Other emergency workers converged on the window, and Gretchen looked at the opening.
The detective followed her gaze, and his face hardened.
'Not a rifle shot from the street,' he observed.
'No.' Gretchen had already deduced as much. Whatever had blown through the shop window cast a wider path of destruction than a rifle would. She studied the ruin that had once been a display case. Burned up. The room boxes were charred beyond recognition.
'A jar of gasoline?' she asked. 'Or two? There were two explosions.'
'We'll find out.'
Red tape, yellow tape, crime scene experts, reports, interviews. The next hour was lost in speculation and repeating details of the blast. Matt arrived, striding quickly through the debris. 'Did anyone call for an ambulance?' he asked the technicians working the scene.
'We aren't injured,' Gretchen answered for them, hiding the cuts on her arms by crossing them.
'I want to make sure,' he insisted. 'You should be examined.'
April grinned widely behind him, smudges of soot on her round face. Gretchen could almost hear her offering to go first, but she remained silent. In a less stressful situation, she wouldn't have missed
'I'll refuse to get into the ambulance,' Gretchen said firmly. 'I really am fine.'
'How about everyone else?'
'We're fine,' Gretchen insisted. The other women nodded. Matt opened his mouth to argue but must have decided it was a hopeless cause, because he walked away to confer with the firefighters instead. Gretchen noticed that he avoided looking directly at any of the doll cases. Every few minutes Nina checked on Tutu and Nimrod, then nervously paced on the sidewalk outside the shop.
'Enrico!' she shouted. 'Come to Momma.'
Detective Kline walked over to the open window where Gretchen was standing. 'You can go now,' he said. 'We'll let you know what we find.'
'You must have suspicions,' Gretchen said. 'What caused this?'
He ran a finger over the black substance on the windowsill that Gretchen noticed earlier. 'Poor man's hand grenades.' When he saw the questioning look on her face, he explained. 'This is tar, one of the ingredients sometimes used in a Molotov cocktail. Tar causes the gasoline to stick to whatever it hits. Then the effect is broader when it ignites. Someone filled bottles with gasoline and tar, made crude wicks out of rags, lit them, and threw them at the window.'
'Do you have a witness?' Gretchen remembered the discussion on the street. The bomber had worn a do-rag on his head.

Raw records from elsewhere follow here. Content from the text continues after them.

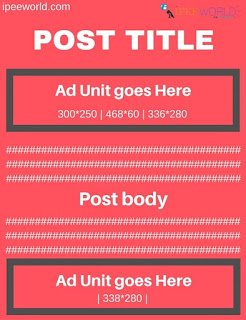 Ad position inside the post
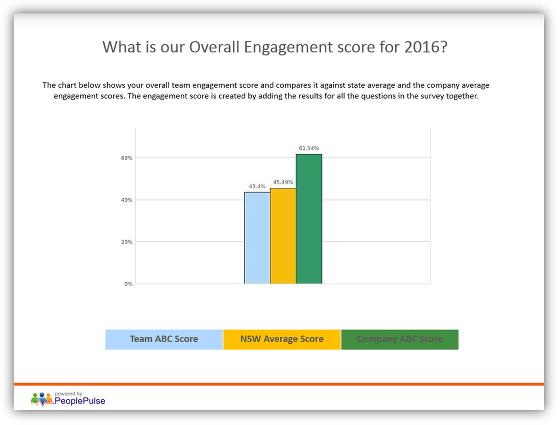 insights-engagement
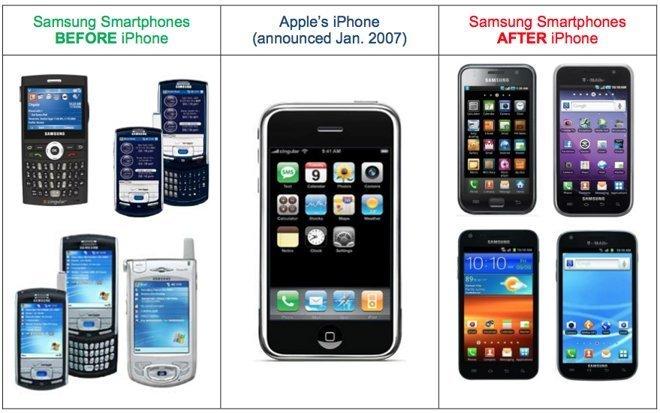 samsung vs apple Le prochain procès Apple vs Samsung est fixé à mars 2016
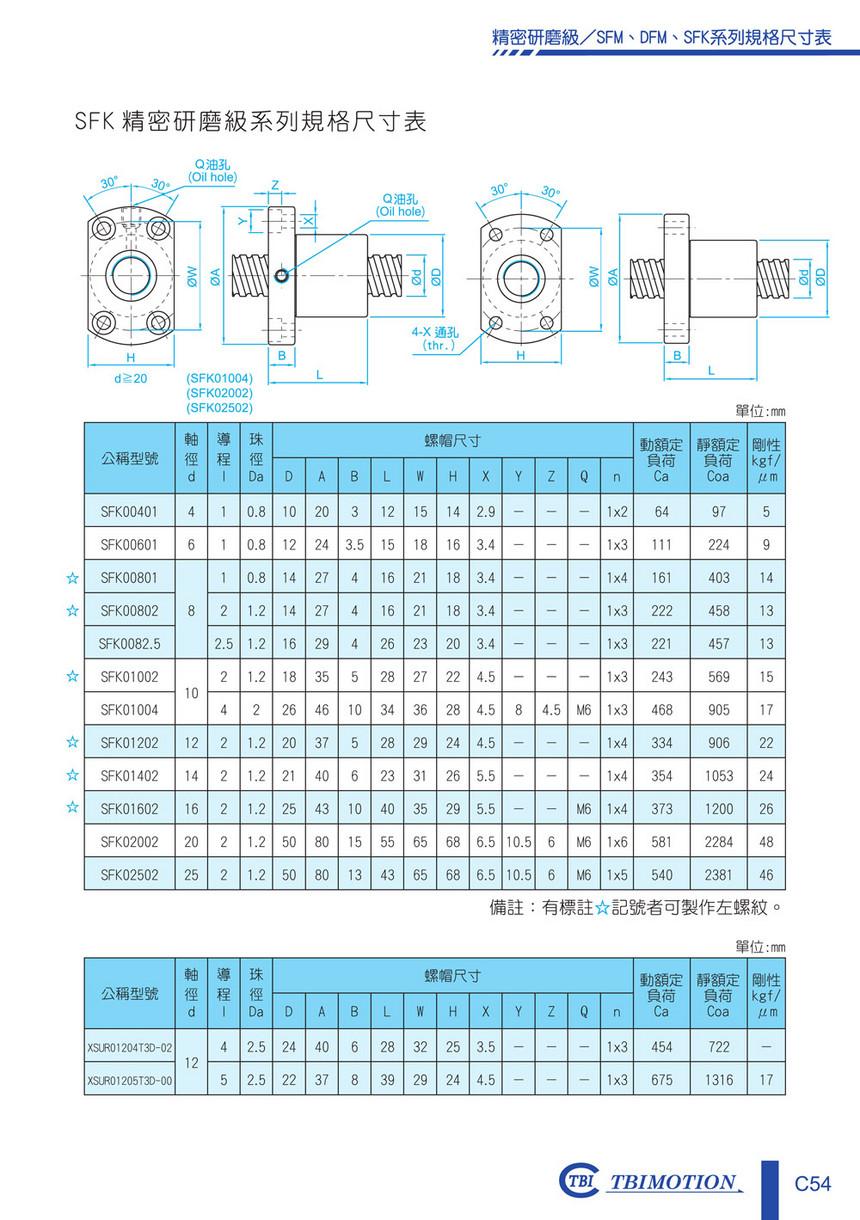 研磨级SFK-1.jpg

He nodded. 'And a potential suspect.'
'You work fast.'
'Just doing my job as quickly as possible.'
She watched him approach a weeping Nina, place a hand on her shoulder, and lean in to listen. Matt was consulting with the other professionals on the scene, seeming to have forgotten her for the moment.
She went in search of her purse.
'I think I saw it under one of the dollhouse displays,'
April said when Gretchen asked her to join in the search.
'
Gretchen spotted her white cotton bag under a table, leaned down, and pulled it out.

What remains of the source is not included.